Assigned task: Return all of the entries, keeping every word and mark as it is.
------ Given records
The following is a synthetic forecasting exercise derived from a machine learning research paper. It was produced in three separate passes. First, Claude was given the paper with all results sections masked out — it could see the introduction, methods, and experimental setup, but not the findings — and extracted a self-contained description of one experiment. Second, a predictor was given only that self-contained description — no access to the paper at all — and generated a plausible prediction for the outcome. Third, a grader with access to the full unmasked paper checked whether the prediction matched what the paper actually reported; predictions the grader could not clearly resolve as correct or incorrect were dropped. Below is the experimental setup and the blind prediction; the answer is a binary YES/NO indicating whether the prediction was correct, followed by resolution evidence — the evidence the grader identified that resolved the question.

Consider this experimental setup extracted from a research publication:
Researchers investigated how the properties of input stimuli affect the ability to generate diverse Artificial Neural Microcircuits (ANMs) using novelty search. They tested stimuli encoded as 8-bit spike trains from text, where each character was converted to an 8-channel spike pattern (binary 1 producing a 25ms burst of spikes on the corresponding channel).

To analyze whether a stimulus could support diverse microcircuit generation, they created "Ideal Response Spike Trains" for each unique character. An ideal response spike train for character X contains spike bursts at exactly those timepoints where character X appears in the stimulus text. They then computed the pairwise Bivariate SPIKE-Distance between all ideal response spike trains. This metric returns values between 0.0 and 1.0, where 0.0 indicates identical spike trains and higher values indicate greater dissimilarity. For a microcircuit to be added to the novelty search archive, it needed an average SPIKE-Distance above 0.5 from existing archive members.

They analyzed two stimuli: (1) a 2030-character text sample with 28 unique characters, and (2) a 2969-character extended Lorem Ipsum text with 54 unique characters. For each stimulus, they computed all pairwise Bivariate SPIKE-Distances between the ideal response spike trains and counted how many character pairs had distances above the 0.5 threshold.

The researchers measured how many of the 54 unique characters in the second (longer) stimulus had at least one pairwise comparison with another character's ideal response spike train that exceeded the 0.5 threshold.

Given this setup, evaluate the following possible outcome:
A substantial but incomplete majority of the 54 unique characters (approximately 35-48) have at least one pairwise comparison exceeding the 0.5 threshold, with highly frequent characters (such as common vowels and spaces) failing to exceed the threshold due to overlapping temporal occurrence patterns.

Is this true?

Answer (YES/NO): NO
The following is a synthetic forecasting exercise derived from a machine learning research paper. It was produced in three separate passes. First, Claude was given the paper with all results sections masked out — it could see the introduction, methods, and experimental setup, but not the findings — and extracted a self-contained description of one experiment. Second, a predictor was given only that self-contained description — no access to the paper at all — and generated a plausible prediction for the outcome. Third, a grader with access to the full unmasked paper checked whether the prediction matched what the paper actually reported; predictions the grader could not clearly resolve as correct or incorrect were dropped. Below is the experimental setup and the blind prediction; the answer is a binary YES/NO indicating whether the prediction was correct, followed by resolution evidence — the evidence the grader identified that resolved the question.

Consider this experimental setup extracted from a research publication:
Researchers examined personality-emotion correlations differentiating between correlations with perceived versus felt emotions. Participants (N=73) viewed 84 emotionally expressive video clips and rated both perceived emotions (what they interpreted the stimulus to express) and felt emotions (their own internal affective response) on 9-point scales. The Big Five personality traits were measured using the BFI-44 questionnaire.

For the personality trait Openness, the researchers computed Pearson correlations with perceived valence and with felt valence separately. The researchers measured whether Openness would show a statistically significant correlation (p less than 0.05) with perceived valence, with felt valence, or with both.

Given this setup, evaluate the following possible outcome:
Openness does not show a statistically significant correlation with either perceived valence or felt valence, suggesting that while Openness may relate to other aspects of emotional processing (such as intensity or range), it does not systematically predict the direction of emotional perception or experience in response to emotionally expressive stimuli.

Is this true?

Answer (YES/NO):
------------
Worked solution:
The following is a synthetic forecasting exercise derived from a machine learning research paper. It was produced in three separate passes. First, Claude was given the paper with all results sections masked out — it could see the introduction, methods, and experimental setup, but not the findings — and extracted a self-contained description of one experiment. Second, a predictor was given only that self-contained description — no access to the paper at all — and generated a plausible prediction for the outcome. Third, a grader with access to the full unmasked paper checked whether the prediction matched what the paper actually reported; predictions the grader could not clearly resolve as correct or incorrect were dropped. Below is the experimental setup and the blind prediction; the answer is a binary YES/NO indicating whether the prediction was correct, followed by resolution evidence — the evidence the grader identified that resolved the question.

Consider this experimental setup extracted from a research publication:
Researchers investigated how the properties of input stimuli affect the ability to generate diverse Artificial Neural Microcircuits (ANMs) using novelty search. They tested stimuli encoded as 8-bit spike trains from text, where each character was converted to an 8-channel spike pattern (binary 1 producing a 25ms burst of spikes on the corresponding channel).

To analyze whether a stimulus could support diverse microcircuit generation, they created "Ideal Response Spike Trains" for each unique character. An ideal response spike train for character X contains spike bursts at exactly those timepoints where character X appears in the stimulus text. They then computed the pairwise Bivariate SPIKE-Distance between all ideal response spike trains. This metric returns values between 0.0 and 1.0, where 0.0 indicates identical spike trains and higher values indicate greater dissimilarity. For a microcircuit to be added to the novelty search archive, it needed an average SPIKE-Distance above 0.5 from existing archive members.

They analyzed two stimuli: (1) a 2030-character text sample with 28 unique characters, and (2) a 2969-character extended Lorem Ipsum text with 54 unique characters. For each stimulus, they computed all pairwise Bivariate SPIKE-Distances between the ideal response spike trains and counted how many character pairs had distances above the 0.5 threshold.

The researchers measured how many of the 54 unique characters in the second (longer) stimulus had at least one pairwise comparison with another character's ideal response spike train that exceeded the 0.5 threshold.

Given this setup, evaluate the following possible outcome:
A substantial but incomplete majority of the 54 unique characters (approximately 35-48) have at least one pairwise comparison exceeding the 0.5 threshold, with highly frequent characters (such as common vowels and spaces) failing to exceed the threshold due to overlapping temporal occurrence patterns.

Is this true?

Answer (YES/NO): NO
The following is a synthetic forecasting exercise derived from a machine learning research paper. It was produced in three separate passes. First, Claude was given the paper with all results sections masked out — it could see the introduction, methods, and experimental setup, but not the findings — and extracted a self-contained description of one experiment. Second, a predictor was given only that self-contained description — no access to the paper at all — and generated a plausible prediction for the outcome. Third, a grader with access to the full unmasked paper checked whether the prediction matched what the paper actually reported; predictions the grader could not clearly resolve as correct or incorrect were dropped. Below is the experimental setup and the blind prediction; the answer is a binary YES/NO indicating whether the prediction was correct, followed by resolution evidence — the evidence the grader identified that resolved the question.

Consider this experimental setup extracted from a research publication:
Researchers examined personality-emotion correlations differentiating between correlations with perceived versus felt emotions. Participants (N=73) viewed 84 emotionally expressive video clips and rated both perceived emotions (what they interpreted the stimulus to express) and felt emotions (their own internal affective response) on 9-point scales. The Big Five personality traits were measured using the BFI-44 questionnaire.

For the personality trait Openness, the researchers computed Pearson correlations with perceived valence and with felt valence separately. The researchers measured whether Openness would show a statistically significant correlation (p less than 0.05) with perceived valence, with felt valence, or with both.

Given this setup, evaluate the following possible outcome:
Openness does not show a statistically significant correlation with either perceived valence or felt valence, suggesting that while Openness may relate to other aspects of emotional processing (such as intensity or range), it does not systematically predict the direction of emotional perception or experience in response to emotionally expressive stimuli.

Is this true?

Answer (YES/NO):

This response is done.